Rewrite every item below, changing each "nest entrance hole" to "nest opening" and leaving everything else the same.

╭──

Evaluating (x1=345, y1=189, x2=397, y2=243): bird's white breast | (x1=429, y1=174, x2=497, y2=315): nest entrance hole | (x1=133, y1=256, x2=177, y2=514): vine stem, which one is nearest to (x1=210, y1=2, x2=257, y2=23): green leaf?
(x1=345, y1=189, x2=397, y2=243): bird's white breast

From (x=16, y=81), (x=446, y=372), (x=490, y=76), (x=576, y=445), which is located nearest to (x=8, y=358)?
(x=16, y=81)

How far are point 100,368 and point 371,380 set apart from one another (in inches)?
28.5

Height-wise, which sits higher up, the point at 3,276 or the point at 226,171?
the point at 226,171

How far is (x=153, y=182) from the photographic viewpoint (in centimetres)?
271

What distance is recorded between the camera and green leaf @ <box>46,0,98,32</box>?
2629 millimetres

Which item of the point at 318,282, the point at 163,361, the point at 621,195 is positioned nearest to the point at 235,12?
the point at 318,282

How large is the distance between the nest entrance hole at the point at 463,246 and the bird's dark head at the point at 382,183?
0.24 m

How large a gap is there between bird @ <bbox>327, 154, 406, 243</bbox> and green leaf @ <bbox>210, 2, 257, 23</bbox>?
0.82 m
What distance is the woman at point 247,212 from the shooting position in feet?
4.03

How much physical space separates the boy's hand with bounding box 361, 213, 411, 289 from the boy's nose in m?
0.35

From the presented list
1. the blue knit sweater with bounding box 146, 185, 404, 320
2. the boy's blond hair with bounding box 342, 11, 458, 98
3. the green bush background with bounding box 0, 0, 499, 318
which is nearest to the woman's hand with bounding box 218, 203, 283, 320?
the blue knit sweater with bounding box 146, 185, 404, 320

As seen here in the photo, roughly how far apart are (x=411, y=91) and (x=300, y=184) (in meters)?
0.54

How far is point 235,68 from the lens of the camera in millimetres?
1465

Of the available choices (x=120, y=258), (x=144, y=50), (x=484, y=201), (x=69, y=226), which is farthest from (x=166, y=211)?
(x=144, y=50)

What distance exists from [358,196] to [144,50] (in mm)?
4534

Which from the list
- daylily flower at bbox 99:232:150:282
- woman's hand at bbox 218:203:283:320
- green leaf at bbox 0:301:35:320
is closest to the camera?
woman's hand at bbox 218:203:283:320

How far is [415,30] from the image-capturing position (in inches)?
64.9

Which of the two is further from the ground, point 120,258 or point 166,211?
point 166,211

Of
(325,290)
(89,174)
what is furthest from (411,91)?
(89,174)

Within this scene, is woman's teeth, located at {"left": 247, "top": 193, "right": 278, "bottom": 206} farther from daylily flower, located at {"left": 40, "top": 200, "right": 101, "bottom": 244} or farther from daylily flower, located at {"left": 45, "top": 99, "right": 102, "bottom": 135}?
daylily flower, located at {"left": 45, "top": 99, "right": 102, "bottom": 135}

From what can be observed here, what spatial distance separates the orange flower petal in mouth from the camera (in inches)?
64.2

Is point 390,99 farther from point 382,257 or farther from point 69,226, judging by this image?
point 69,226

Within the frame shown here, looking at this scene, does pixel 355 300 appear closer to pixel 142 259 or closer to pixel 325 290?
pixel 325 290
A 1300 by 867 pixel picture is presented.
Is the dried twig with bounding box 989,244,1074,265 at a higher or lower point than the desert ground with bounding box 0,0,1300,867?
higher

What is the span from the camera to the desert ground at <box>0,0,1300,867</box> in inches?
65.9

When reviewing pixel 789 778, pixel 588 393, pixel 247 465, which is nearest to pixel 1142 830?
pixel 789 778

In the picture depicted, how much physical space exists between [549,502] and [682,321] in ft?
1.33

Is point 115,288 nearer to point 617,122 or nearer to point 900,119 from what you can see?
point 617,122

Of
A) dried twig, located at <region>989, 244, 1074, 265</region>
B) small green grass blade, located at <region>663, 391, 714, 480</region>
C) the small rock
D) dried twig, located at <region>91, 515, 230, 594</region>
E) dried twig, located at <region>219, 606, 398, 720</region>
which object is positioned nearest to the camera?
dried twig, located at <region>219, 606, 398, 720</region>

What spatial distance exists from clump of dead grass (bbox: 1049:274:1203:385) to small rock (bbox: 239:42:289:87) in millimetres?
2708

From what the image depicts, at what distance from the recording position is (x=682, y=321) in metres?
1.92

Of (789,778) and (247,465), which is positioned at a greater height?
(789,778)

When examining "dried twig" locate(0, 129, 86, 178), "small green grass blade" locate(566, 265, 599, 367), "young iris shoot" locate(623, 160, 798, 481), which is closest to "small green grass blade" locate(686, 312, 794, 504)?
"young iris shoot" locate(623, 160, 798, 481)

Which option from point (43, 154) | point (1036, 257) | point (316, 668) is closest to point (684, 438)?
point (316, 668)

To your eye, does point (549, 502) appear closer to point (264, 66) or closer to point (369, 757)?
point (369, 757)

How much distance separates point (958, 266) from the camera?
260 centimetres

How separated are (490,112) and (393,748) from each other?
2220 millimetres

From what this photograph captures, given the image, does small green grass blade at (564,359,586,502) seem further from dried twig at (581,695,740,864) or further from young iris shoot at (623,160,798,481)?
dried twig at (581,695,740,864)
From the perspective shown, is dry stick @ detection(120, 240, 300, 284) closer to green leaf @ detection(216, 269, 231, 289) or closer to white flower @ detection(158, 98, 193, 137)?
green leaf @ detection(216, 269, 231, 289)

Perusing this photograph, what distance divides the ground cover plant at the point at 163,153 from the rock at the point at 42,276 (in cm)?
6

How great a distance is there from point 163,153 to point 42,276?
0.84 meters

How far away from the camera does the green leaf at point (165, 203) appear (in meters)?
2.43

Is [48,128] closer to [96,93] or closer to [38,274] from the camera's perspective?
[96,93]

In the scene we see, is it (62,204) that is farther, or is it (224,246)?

╰──

**Result**:
Evaluating (x1=345, y1=189, x2=397, y2=243): bird's white breast | (x1=429, y1=174, x2=497, y2=315): nest opening | (x1=133, y1=256, x2=177, y2=514): vine stem, which one is nearest to (x1=210, y1=2, x2=257, y2=23): green leaf?
(x1=345, y1=189, x2=397, y2=243): bird's white breast

From (x=16, y=81), (x=446, y=372), (x=490, y=76), (x=576, y=445), which is located nearest to (x=8, y=358)?
(x=16, y=81)

How far are point 100,368 and point 371,380 set apart from one another (in inches)?
28.5

Height-wise, which sits higher up, the point at 3,276 or the point at 226,171?
the point at 226,171

How far is (x=153, y=182) from the photographic viewpoint (in centimetres)?
271

What distance is recorded between the camera and green leaf @ <box>46,0,98,32</box>?
2629 millimetres

Which item of the point at 318,282, the point at 163,361, the point at 621,195 is positioned nearest to the point at 235,12?
the point at 318,282

How large is the distance between the nest opening at the point at 463,246 and the bird's dark head at the point at 382,183?
0.24 m

How large a gap is there between bird @ <bbox>327, 154, 406, 243</bbox> and green leaf @ <bbox>210, 2, 257, 23</bbox>?
0.82 m
What distance is the woman at point 247,212 from the shooting position in feet?
4.03

How much physical space separates the boy's hand with bounding box 361, 213, 411, 289 from the boy's nose in m?
0.35

From the presented list
1. the blue knit sweater with bounding box 146, 185, 404, 320
2. the boy's blond hair with bounding box 342, 11, 458, 98
3. the green bush background with bounding box 0, 0, 499, 318
which is nearest to the woman's hand with bounding box 218, 203, 283, 320?
the blue knit sweater with bounding box 146, 185, 404, 320

As seen here in the photo, roughly how far apart are (x=411, y=91) and (x=300, y=184) (in meters)?
0.54

How far is point 235,68 from the lens of the camera in millimetres?
1465

Of the available choices (x=120, y=258), (x=144, y=50), (x=484, y=201), (x=69, y=226), which is farthest from (x=166, y=211)?
(x=144, y=50)

What distance exists from [358,196] to [144,50] (in mm)?
4534

Which from the list
- daylily flower at bbox 99:232:150:282
- woman's hand at bbox 218:203:283:320
- green leaf at bbox 0:301:35:320
is closest to the camera?
woman's hand at bbox 218:203:283:320

How far is [415,30] from the image-capturing position (in inches)?
64.9

Which of the two is further from the ground, point 120,258 or point 166,211?
point 166,211

Of
(325,290)
(89,174)
what is furthest from (411,91)?
(89,174)

Within this scene, is woman's teeth, located at {"left": 247, "top": 193, "right": 278, "bottom": 206} farther from daylily flower, located at {"left": 40, "top": 200, "right": 101, "bottom": 244} or farther from daylily flower, located at {"left": 45, "top": 99, "right": 102, "bottom": 135}?
daylily flower, located at {"left": 45, "top": 99, "right": 102, "bottom": 135}

From what can be observed here, what spatial distance separates the orange flower petal in mouth from the camera (in inches)?
64.2

Is point 390,99 farther from point 382,257 or farther from point 69,226, judging by this image?
point 69,226

Within the frame shown here, looking at this scene, does pixel 355 300 appear closer to pixel 142 259 or closer to pixel 325 290?
pixel 325 290
A 1300 by 867 pixel picture is presented.
Is the dried twig with bounding box 989,244,1074,265 at a higher or lower point than the desert ground with bounding box 0,0,1300,867?
higher

What is the span from the camera to the desert ground at <box>0,0,1300,867</box> in inches?
65.9

When reviewing pixel 789 778, pixel 588 393, pixel 247 465, which is nearest to pixel 1142 830?
pixel 789 778

In the picture depicted, how much physical space exists between [549,502] and [682,321] in ft?
1.33

Is point 115,288 nearer to point 617,122 or nearer to point 900,119 from what you can see?
point 617,122

Of
A) dried twig, located at <region>989, 244, 1074, 265</region>
B) small green grass blade, located at <region>663, 391, 714, 480</region>
C) the small rock
D) dried twig, located at <region>91, 515, 230, 594</region>
E) dried twig, located at <region>219, 606, 398, 720</region>
which object is positioned nearest to the camera?
dried twig, located at <region>219, 606, 398, 720</region>

What spatial distance exists from clump of dead grass (bbox: 1049:274:1203:385) to small rock (bbox: 239:42:289:87) in millimetres?
2708

From what the image depicts, at what distance from the recording position is (x=682, y=321) in metres?
1.92

Of (789,778) and (247,465), which is positioned at a greater height?
(789,778)

When examining "dried twig" locate(0, 129, 86, 178), "small green grass blade" locate(566, 265, 599, 367), "young iris shoot" locate(623, 160, 798, 481), which is closest to "small green grass blade" locate(686, 312, 794, 504)?
"young iris shoot" locate(623, 160, 798, 481)

Which option from point (43, 154) | point (1036, 257) | point (316, 668) is closest to point (684, 438)?
point (316, 668)

To your eye, does point (549, 502) appear closer to point (264, 66) or closer to point (369, 757)?
point (369, 757)

How much distance separates point (958, 266) from the camera?
260 centimetres

How separated are (490,112) and (393,748) from each other?
2220 millimetres

From what this photograph captures, given the image, does small green grass blade at (564,359,586,502) seem further from dried twig at (581,695,740,864) or further from young iris shoot at (623,160,798,481)?
dried twig at (581,695,740,864)
From the perspective shown, is dry stick @ detection(120, 240, 300, 284) closer to green leaf @ detection(216, 269, 231, 289) or closer to white flower @ detection(158, 98, 193, 137)?
green leaf @ detection(216, 269, 231, 289)

Perusing this photograph, what distance divides the ground cover plant at the point at 163,153 from the rock at the point at 42,276 (in cm)?
6

How great a distance is there from point 163,153 to point 42,276?
0.84 meters

How far away from the camera does the green leaf at point (165, 203) appear (in meters)?
2.43

Is [48,128] closer to [96,93] or closer to [38,274] from the camera's perspective?
[96,93]

In the scene we see, is it (62,204) that is farther, or is it (224,246)?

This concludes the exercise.